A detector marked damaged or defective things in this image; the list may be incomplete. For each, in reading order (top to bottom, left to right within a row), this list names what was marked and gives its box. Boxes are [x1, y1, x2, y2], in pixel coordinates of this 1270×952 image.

+++

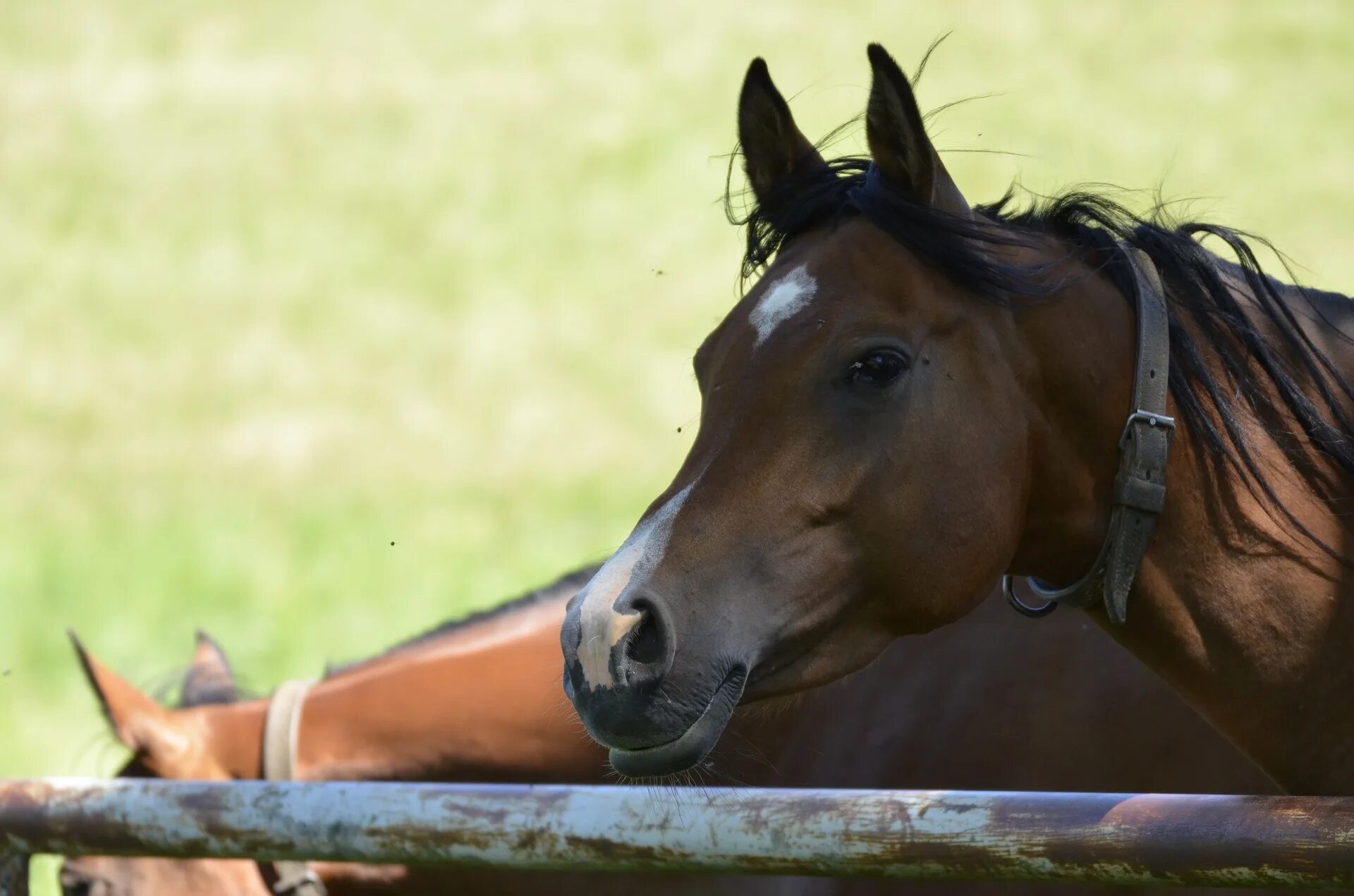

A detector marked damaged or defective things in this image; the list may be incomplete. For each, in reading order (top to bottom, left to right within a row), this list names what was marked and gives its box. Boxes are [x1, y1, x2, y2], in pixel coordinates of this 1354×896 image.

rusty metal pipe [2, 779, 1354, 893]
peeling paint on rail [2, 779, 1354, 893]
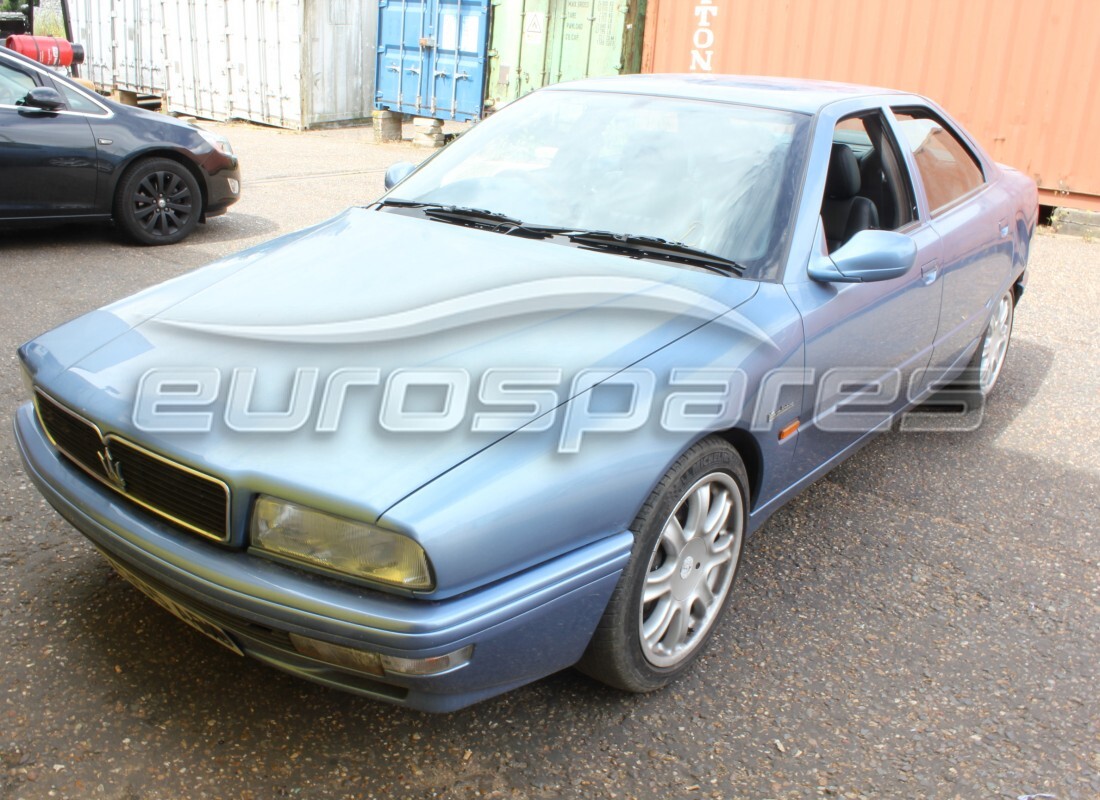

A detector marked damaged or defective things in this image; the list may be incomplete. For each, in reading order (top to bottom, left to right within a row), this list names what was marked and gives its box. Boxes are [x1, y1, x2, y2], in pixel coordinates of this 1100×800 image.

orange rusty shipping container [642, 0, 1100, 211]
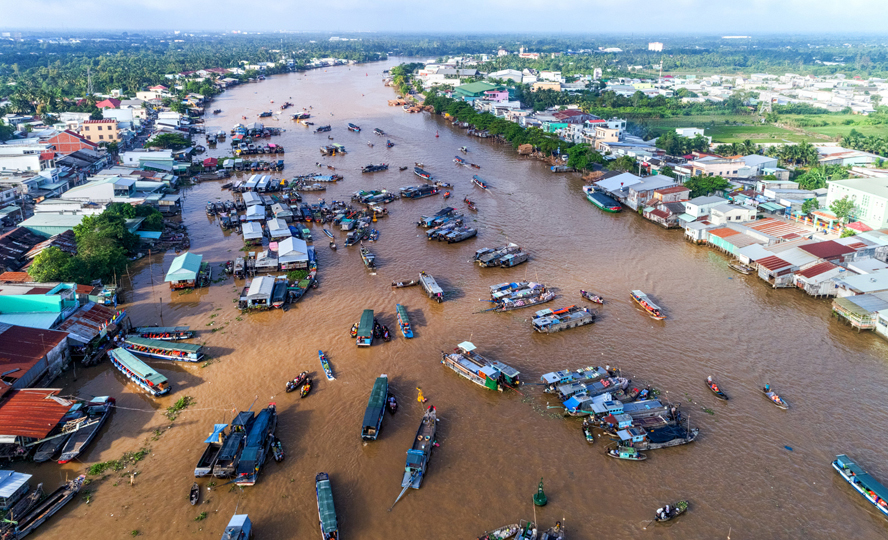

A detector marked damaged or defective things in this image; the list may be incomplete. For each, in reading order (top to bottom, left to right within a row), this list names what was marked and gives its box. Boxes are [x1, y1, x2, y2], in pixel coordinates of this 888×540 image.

+++

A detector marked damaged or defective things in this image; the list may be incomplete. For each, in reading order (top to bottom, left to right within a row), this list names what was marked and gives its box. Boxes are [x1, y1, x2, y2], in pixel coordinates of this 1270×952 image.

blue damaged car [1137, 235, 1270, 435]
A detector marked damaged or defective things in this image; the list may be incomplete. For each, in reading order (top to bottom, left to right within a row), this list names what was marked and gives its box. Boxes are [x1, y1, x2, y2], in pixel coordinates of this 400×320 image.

+++

# What to work on
Convert the items from the line containing "this 1100×800 image." through the line containing "this 888×540 image." into a JSON list of strings, one string per line. Leave out blank lines and pictures.

# Task response
[
  "A detector marked damaged or defective things in this image; the list may be incomplete. For each, in reading order (top to bottom, left to right within a row), this list names what was marked and gives its box. Boxes are [x1, y1, x2, y2], in pixel coordinates of this 1100×800 image.",
  "orange rusty shipping container [642, 0, 1100, 211]",
  "A detector marked damaged or defective things in this image; the list may be incomplete. For each, in reading order (top to bottom, left to right within a row), this list names what was marked and gives its box. Boxes are [x1, y1, x2, y2], in pixel coordinates of this 888×540 image."
]